Der ehemalige Staatsrat wurde wegen Rassendiskriminierung strafrechtlich verfolgt, nachdem er sich im April 2019 auf Facebook abwertend über Muslime geäussert hatte. Seine Posts standen im Zusammenhang mit einem Artikel in der Zeitung «24 heures» über die Qatar Papers und die Muslimbruderschaft.
Die Staatsanwaltschaft warf dem Angeklagten vor, dass dieser auf seinem virtuellen Anschlagbrett Kommentare Dritter, in denen zu Hass und Gewalt gegen Personen aufgrund ihrer Religionszugehörigkeit aufgerufen wurde, nicht gelöscht habe.

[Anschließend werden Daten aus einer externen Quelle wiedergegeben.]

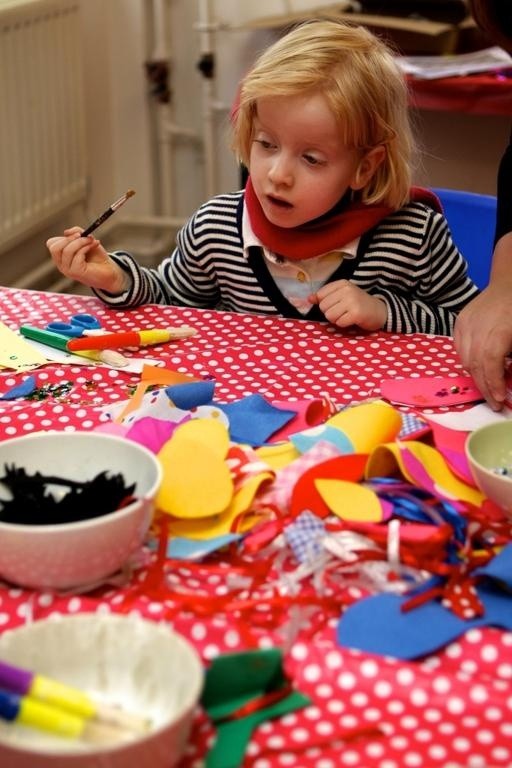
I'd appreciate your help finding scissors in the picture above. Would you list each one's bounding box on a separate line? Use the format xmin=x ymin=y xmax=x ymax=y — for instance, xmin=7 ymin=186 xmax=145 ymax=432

Diese Kommentare seien für die breite Öffentlichkeit lesbar gewesen.
Perrin: Nur gegen Muslimbruderschaft
Perrin verteidigte sich, in dem er sagte, dass seine Kommentare an die Muslimbruderschaft, eine Bewegung, die als terroristisch gelte, und nicht an Muslime im Allgemeinen gerichtet gewesen seien.
Einzelrichter Bastien Sandoz befand, dass Aussagen von Dritten nicht Perrin zugewiesen werden könnten. Indem Perrin die Aussagen nicht gelöscht habe, habe er sie nicht aktiv verbreitet. Eine Verurteilung wegen der unterlassenen Löschung sei auf Grund der Gesetzeslage heikel.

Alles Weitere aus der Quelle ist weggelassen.